The idea white was enough has always been laughable. America did not welcome our immigrant grandpas; it shunted them into slums and paid them as little as possible to work for male, pale and Yale owners. Check how many Irish died digging the canals around New Orleans. Read how immigrant children were worked in factories decades. The 1924 Johnson-Reed Act used phrenology to exclude Italians. It was so horrendously racist Hitler praised it in Mein Kampf.
In 2019 mentioning the Irish triggers someone with purple hair and a neck tattoo in Elvish to shout slavery was worse. It was. But applying a rank-order to suffering disguises the reason ideology will drag the Democratic party down in 2020: it is about more than race. What progressives call white privilege is mostly status-wealth privilege, with a lot of unrelated things chucked in to fill out the racist manifesto, basically everything bad that happens to black people from airplane seating scrums to what color the director is of the next superhero movie as if every moment today is a hot summer morning in 1968 Birmingham.
The candidates then either dismiss what they call white angst as a Fox narrative or condemn it as supremacy, Nazism, fascism, the words having lost meaning. Dems crow about changing demographics that will turn America into a non-majority nation, and celebrate the end of privilege as the country depletes its stock of Caucasians. They fail to see the salient statistic of America is not that the 61% who are white is falling, but that a tiny percentage, the top 0.1% of households, now hold the same amount of wealth as the bottom 90%.
Every white voter in every swing state feels the pull of that. They’re afraid of losing their place, but not to black people, to the economy. And every one of those voters knows solutions Democrats propose will not help them (they are also unlikely to fix racism but that’s another matter.) Mayor Pete’s Douglass Plan provides billions for black businesses and colleges and wants to reduce prison population by half, Biden wants to provide former felons (a niche market inside the racism community voting black apparently) housing, Kamala Harris has a $100 billion plan for black homeownership, and everyone on MSNBC favors reparations, but not so much for those they see as already having too much, who actually have just a little more, but not enough.

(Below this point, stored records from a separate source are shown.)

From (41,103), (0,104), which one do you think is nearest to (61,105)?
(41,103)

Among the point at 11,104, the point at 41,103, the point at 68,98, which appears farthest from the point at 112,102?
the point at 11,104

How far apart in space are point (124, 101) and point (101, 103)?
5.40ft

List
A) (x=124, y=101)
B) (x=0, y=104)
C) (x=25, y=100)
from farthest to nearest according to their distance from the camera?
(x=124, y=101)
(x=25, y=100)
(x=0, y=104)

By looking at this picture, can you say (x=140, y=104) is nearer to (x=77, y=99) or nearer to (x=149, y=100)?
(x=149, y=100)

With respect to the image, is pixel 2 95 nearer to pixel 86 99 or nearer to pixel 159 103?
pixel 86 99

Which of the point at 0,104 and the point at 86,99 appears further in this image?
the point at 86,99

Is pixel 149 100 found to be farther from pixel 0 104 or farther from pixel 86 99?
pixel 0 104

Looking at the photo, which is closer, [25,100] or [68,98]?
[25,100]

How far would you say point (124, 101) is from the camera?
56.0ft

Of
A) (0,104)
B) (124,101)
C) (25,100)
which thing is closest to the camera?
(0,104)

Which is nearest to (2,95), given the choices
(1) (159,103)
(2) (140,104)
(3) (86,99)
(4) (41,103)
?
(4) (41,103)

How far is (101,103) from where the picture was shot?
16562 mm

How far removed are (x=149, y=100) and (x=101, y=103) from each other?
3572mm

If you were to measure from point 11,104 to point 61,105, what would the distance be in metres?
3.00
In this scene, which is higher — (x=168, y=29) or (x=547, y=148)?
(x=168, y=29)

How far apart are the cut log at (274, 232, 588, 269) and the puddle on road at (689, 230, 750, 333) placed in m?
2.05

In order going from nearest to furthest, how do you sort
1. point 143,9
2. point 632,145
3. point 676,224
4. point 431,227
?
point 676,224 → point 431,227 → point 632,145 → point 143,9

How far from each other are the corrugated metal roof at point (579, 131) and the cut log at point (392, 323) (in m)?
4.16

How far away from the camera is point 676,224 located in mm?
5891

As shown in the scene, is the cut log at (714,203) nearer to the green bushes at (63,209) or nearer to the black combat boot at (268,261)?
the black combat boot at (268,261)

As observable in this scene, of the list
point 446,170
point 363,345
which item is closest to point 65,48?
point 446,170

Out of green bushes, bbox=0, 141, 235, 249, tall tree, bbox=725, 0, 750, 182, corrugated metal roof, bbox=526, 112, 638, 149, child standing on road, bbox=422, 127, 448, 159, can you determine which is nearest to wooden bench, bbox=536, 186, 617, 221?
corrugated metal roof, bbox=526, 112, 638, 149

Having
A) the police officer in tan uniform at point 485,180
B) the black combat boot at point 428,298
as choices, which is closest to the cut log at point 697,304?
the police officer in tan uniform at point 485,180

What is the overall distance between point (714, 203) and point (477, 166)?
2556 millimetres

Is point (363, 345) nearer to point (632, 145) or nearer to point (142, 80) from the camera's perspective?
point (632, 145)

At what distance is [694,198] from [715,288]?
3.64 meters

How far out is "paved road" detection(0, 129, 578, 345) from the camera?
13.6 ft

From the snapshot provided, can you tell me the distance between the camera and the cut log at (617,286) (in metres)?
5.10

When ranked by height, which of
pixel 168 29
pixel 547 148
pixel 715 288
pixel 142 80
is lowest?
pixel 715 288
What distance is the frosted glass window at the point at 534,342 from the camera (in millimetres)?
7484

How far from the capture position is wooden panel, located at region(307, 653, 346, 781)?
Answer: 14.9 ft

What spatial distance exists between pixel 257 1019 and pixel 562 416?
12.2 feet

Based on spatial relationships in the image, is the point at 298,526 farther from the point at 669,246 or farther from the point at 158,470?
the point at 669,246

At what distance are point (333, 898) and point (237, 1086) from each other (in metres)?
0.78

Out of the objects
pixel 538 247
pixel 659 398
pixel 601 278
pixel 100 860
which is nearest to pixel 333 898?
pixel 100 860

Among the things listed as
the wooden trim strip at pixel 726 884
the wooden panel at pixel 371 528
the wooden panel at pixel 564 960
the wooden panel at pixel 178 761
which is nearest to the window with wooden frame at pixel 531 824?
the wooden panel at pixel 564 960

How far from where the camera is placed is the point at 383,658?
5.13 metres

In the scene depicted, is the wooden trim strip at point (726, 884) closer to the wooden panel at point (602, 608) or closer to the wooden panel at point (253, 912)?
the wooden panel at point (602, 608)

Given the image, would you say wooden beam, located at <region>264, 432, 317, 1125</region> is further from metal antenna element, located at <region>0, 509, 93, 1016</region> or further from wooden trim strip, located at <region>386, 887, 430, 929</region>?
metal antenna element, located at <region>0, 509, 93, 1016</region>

Nothing excuses the at times dangerous behavior of Trump and some of his supporters (but it does explain why this hasn’t hurt the president politically.) Yet declaring all Trump supporters racist is far too crude an understanding. Many feel they are under attack from progressives who fail to see their economic vulnerabilities. Instead of Barack Obama (albeit Columbia ’83, Harvard ’91) talking about hope and change for everyone, they hear today’s Dems dedicating themselves to over-correcting racial wrongs not committed by any of the people who now feel as if they are being punished for those historical sins. They bear Democrats scolding them into resentment over what little more they have than others.
Democratic very-hopeful Kirsten Gillibrand failed to sell this penitent version of white privilege right at Ground Zero for economic inequality, Youngstown, Ohio. Youngstown was archetypal postwar America, a Midwest city built around a now-dead steel industry. It was racially-mixed, not only statistically (49% white, 44% black), but in reality. The now-gone union jobs paid living wages to whites and blacks and allowed people to buy homes on each others’ streets, same as they worked together in the mills. Workers’ privilege. The receding tide grounded all boats.
Gillibrand was asked at a campaign stop there “This is an area that, across all demographics, has been depressed because of the loss of industry and the opioid crisis. What do you have to say to people in this area about so-called white privilege?”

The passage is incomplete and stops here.